**TEXTE**
'''

Cinquième leçon. Comme les Confesseurs de la foi eux-mêmes et le clergé de Lyon étaient au plus haut point préoccupés de la paix des Églises d’Asie que troublait la faction des Montanistes, ils s’adressèrent à Irénée qu’ils proclamaient être l’homme le plus capable d’obtenir gain de cause, et le choisirent avec grande unanimité pour aller prier le Pape Éleuthère de condamner les nouveaux sectaires par l’autorité du Siège apostolique et de supprimer ainsi la cause des discordes. Déjà l’Évêque Pothin était mort martyr, Irénée lui ayant succédé s’acquitta de la charge épiscopale avec tant de succès, par sa sagesse, sa prière et son exemple, qu’en peu de temps il vit non seulement tous les habitants de Lyon, mais ceux de beaucoup d’autres cités gauloises, rejeter l’erreur et la superstition et s’inscrire dans la milice chrétienne. Tandis qu’il se livrait à ces labeurs apostoliques une discussion s’était élevée au sujet du jour auquel il convenait de célébrer la fête de Pâques et, le Pontife romain Victor voyant les Évêques d’Asie se séparer presque tous de leurs frères dans l’épiscopat quant au jour de cette célébration, les traitait avec rigueur ou menaçait de les excommunier. Irénée, ami de la paix, intervint respectueusement auprès du Pape et, faisant valoir l’exemple des Pontifes précédents, il l’amena à ne pas souffrir que tant d’Églises se séparassent de l’unité catholique à propos d’un rite qu’elles affirmaient avoir reçu par tradition.

Sixième leçon. Irénée composa de nombreux ouvrages qu’ont cité Eusèbe de Césarée et saint Jérôme ; mais dont une grande partie a disparu par le malheur des temps. On a encore de lui cinq livres contre les hérésies, écrits vers l’année cent quatre vingt, quand Éleuthère régissait encore la chrétienté. Dans le troisième de ces livres, l’homme de Dieu, instruit par ceux qu’il déclare avoir ouï l’enseignement direct des Apôtres, dit au sujet de l’Église romaine et de sa succession de Pontifes, que son témoignage est le plus grand et le plus éclatant parce qu’elle a la garde fidèle perpétuelle et très sûre de la tradition divine. Aussi, ajoute-t-il, est-il nécessaire qu’avec cette Église, en raison de sa puissante primauté, s’accorde toute Église, c’est-à-dire les fidèles de tous les lieux. En même temps que d’innombrables chrétiens qui lui devaient le bonheur d’être parvenus à la vraie foi, Irénée obtint enfin la couronne du martyre et partit pour le ciel l’an du salut deux cent deux, alors que Septime Sévère avait ordonné de vouer à la torture et à la mort tous ceux qui voudraient persévérer avec constance dans la pratique de la religion chrétienne. Le Souverain Pontife Benoît XV a ordonné d’étendre la fête de saint Irénée à l’Église universelle. »

'''

**LIGNES FOURNIES**
'''

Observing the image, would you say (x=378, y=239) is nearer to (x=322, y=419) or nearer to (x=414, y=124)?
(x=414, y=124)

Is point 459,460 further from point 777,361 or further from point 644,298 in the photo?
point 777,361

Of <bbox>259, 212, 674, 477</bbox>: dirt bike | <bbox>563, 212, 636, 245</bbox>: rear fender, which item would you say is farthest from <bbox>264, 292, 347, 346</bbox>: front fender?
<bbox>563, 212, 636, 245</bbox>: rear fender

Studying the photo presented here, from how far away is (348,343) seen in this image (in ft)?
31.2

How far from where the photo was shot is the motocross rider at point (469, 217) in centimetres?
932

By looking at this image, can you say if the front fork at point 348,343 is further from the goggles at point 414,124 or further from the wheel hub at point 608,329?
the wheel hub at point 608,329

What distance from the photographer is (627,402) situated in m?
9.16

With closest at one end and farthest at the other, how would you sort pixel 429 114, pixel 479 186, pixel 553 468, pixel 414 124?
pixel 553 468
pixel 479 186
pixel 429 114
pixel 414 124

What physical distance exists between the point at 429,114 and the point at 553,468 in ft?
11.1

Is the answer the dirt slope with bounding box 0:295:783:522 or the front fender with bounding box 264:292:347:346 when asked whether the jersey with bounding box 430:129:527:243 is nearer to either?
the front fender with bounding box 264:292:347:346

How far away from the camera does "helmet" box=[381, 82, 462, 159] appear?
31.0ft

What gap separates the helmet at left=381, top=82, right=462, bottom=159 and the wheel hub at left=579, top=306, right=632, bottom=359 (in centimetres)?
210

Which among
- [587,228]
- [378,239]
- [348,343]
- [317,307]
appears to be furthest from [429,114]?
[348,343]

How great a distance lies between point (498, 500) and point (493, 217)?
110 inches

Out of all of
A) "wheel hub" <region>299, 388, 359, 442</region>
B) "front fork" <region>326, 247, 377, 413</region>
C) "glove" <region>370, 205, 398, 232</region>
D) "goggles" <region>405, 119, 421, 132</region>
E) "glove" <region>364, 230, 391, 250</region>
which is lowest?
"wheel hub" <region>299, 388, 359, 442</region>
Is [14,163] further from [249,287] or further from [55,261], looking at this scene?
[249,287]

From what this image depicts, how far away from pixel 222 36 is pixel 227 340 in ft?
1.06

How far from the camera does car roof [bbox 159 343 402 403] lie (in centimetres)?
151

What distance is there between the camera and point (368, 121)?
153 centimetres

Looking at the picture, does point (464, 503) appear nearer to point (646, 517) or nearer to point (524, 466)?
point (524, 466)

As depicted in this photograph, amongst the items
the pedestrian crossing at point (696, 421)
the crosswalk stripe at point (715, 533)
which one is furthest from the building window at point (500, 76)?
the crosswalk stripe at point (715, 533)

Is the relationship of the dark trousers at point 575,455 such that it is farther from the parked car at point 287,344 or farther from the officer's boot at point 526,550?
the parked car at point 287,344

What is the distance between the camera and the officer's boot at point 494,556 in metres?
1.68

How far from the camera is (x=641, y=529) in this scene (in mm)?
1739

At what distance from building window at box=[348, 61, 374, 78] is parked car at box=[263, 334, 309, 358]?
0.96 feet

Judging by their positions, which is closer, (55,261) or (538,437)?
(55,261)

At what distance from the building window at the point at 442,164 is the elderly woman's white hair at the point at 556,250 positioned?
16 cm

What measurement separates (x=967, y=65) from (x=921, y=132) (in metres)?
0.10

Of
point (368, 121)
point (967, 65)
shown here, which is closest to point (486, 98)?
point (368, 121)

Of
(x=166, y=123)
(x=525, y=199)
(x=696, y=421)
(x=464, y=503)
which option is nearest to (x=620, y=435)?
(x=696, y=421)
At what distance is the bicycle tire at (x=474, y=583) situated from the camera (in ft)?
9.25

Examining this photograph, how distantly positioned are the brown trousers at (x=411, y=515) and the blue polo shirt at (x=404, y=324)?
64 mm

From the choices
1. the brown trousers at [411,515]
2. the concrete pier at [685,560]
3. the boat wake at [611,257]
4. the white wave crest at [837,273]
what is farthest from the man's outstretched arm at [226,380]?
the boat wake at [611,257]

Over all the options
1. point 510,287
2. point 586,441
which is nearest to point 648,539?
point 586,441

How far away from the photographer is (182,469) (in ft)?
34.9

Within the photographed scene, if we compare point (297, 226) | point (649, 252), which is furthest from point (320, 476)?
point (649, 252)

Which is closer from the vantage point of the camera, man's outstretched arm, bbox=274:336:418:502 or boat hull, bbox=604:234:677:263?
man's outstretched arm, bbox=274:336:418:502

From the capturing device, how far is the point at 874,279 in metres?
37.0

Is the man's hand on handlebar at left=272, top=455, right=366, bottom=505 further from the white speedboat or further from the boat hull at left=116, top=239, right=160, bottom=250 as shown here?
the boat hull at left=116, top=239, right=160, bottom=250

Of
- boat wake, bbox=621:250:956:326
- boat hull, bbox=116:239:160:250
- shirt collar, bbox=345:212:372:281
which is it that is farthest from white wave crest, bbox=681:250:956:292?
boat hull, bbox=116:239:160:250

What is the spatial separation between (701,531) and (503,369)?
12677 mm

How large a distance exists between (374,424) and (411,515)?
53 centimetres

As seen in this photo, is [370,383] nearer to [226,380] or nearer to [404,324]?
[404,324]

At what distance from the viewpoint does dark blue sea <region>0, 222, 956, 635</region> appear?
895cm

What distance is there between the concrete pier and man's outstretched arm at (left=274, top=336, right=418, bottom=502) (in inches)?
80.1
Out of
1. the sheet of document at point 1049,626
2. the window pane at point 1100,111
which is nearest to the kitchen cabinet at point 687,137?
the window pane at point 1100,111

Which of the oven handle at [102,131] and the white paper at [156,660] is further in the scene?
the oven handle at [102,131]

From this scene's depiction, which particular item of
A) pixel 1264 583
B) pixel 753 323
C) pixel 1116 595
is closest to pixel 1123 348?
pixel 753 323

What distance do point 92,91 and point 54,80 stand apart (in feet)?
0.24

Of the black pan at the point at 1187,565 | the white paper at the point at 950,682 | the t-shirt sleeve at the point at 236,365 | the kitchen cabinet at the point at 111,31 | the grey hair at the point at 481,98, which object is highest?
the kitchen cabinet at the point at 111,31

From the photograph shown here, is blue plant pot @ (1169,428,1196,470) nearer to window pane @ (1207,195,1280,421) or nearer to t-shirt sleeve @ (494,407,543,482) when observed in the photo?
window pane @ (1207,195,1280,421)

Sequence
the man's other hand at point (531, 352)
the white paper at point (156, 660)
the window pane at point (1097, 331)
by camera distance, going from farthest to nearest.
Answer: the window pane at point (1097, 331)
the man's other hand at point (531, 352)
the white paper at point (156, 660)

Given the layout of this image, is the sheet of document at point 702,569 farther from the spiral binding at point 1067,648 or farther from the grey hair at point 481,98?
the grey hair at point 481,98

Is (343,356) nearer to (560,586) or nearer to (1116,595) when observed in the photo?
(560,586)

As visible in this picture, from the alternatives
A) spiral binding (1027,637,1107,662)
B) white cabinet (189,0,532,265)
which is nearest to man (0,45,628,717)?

'''

**DÉTAILS DE L'EXERCICE**
Répondez brièvement à ces questions sur le texte consacré à saint Irénée.
(a) Auprès de quel pape Irénée fut-il envoyé pour obtenir la condamnation des Montanistes ?
(b) Combien de livres contre les hérésies d'Irénée possède-t-on encore ?
(c) En quelle année Irénée obtint-il la couronne du martyre ?

**SOLUTION RÉDIGÉE**
(a) Le pape Éleuthère.
(b) Cinq livres.
(c) L'an deux cent deux.